* _TESTO FORNITO_
- - -

Vedere Babylon – rigorosamente al cinema – è come ascoltare un disco di Charles Mingus per intero, senza interruzioni o pause di alcun tipo. Un saliscendi emotivo, sorprendente, sincopato, in cui un’orchestra opera per la creazione di un ritmo ben scandito e scalpitante. Dove il suono si fa immagine, e l’immagine si fa suono, e viceversa, in un quadro iridescente di colori che si susseguono l’un l’altro senza sosta, consumandosi a vicenda.

Nellie LaRoy (Margot Robbie) in un frame da Babylon

Nelle sale da qualche settimana, Babylon – l’ultima poderosa creazione di Damien Chazelle – era e rimane una scommessa. Il film strizza l’occhio ai volumi che riscrissero una storia peculiare del cinema americano dall’interno (Hollywood Babylonia I e II di Kenneth Anger, del 1959 e del 1984). Infatti, esso racconta la grandezza della Hollywood classica tra gli anni ‘20 e gli anni ‘30 del secolo scorso.

Babylon copre un arco narrativo di una decina di anni. Un periodo in cui l’industria del cinema più grande dell’epoca subì diversi contraccolpi, finendo inevitabilmente per rivoluzionarsi. Un momento storico di determinante importanza per i canoni estetici e industriali. Si tratta dello star system e di come questo abbia dovuto adattarsi a nuovi modelli adeguate alle nuove richieste successive all’introduzione del sonoro. Si parla – per dirla in termini bourdieusiani – di un campo di forze estremamente potenti che tendono a conservare la loro posizione. Di gatekeepers, che controllano chi entra e chi esce. Si parla di chi riesce a valicare tali confini, e di chi, invece, finisce per inciampare per poi non rialzarsi più.

- - -

* _DATI FORNITI_
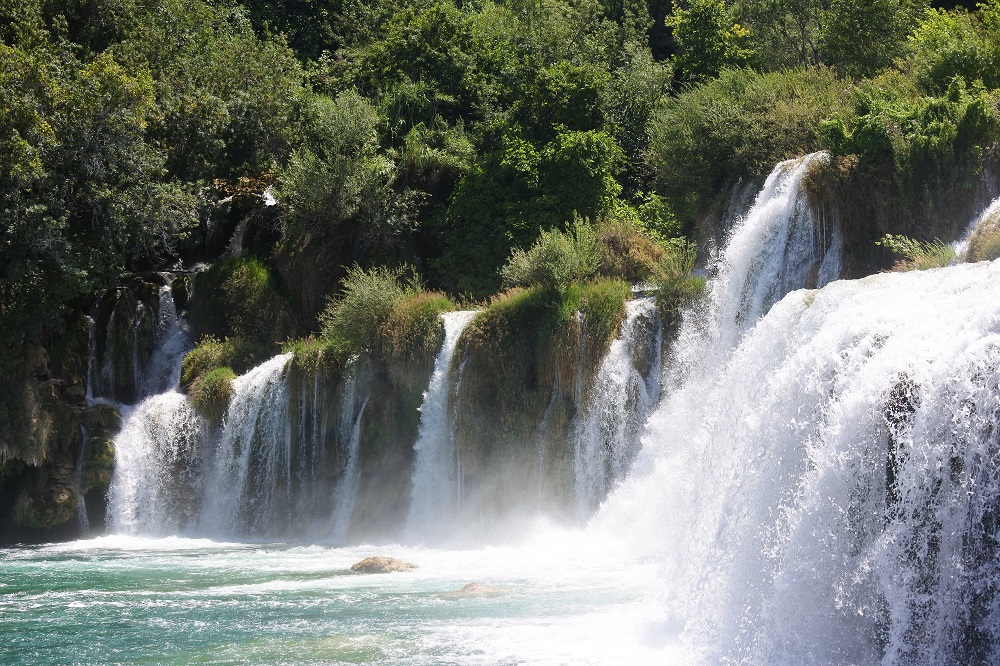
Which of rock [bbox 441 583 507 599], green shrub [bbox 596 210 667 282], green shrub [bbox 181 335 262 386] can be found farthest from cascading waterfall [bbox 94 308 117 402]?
rock [bbox 441 583 507 599]

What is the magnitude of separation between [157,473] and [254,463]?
2341 mm

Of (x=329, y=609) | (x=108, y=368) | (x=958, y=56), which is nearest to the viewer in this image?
(x=329, y=609)

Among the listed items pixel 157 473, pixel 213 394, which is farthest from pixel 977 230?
pixel 157 473

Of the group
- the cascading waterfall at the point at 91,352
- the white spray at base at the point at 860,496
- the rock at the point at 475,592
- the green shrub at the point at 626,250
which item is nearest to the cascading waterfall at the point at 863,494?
the white spray at base at the point at 860,496

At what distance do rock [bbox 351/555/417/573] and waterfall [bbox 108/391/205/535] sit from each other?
8.10 meters

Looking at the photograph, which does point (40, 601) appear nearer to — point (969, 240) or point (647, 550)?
point (647, 550)

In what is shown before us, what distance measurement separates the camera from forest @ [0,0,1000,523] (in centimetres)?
2348

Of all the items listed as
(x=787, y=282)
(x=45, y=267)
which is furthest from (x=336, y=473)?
(x=787, y=282)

- - -

* _ATTIVITÀ RICHIESTE_
1: Estrai dal testo su Babylon tutto il passo che va da "Vedere Babylon –" fino a "del secolo scorso.".
2: Secondo il testo su Babylon, quanti anni copre all'incirca l'arco narrativo del film?

* _SOLUZIONI_
1:
Vedere Babylon – rigorosamente al cinema – è come ascoltare un disco di Charles Mingus per intero, senza interruzioni o pause di alcun tipo. Un saliscendi emotivo, sorprendente, sincopato, in cui un’orchestra opera per la creazione di un ritmo ben scandito e scalpitante. Dove il suono si fa immagine, e l’immagine si fa suono, e viceversa, in un quadro iridescente di colori che si susseguono l’un l’altro senza sosta, consumandosi a vicenda.

Nellie LaRoy (Margot Robbie) in un frame da Babylon

Nelle sale da qualche settimana, Babylon – l’ultima poderosa creazione di Damien Chazelle – era e rimane una scommessa. Il film strizza l’occhio ai volumi che riscrissero una storia peculiare del cinema americano dall’interno (Hollywood Babylonia I e II di Kenneth Anger, del 1959 e del 1984). Infatti, esso racconta la grandezza della Hollywood classica tra gli anni ‘20 e gli anni ‘30 del secolo scorso.

2: Una decina di anni.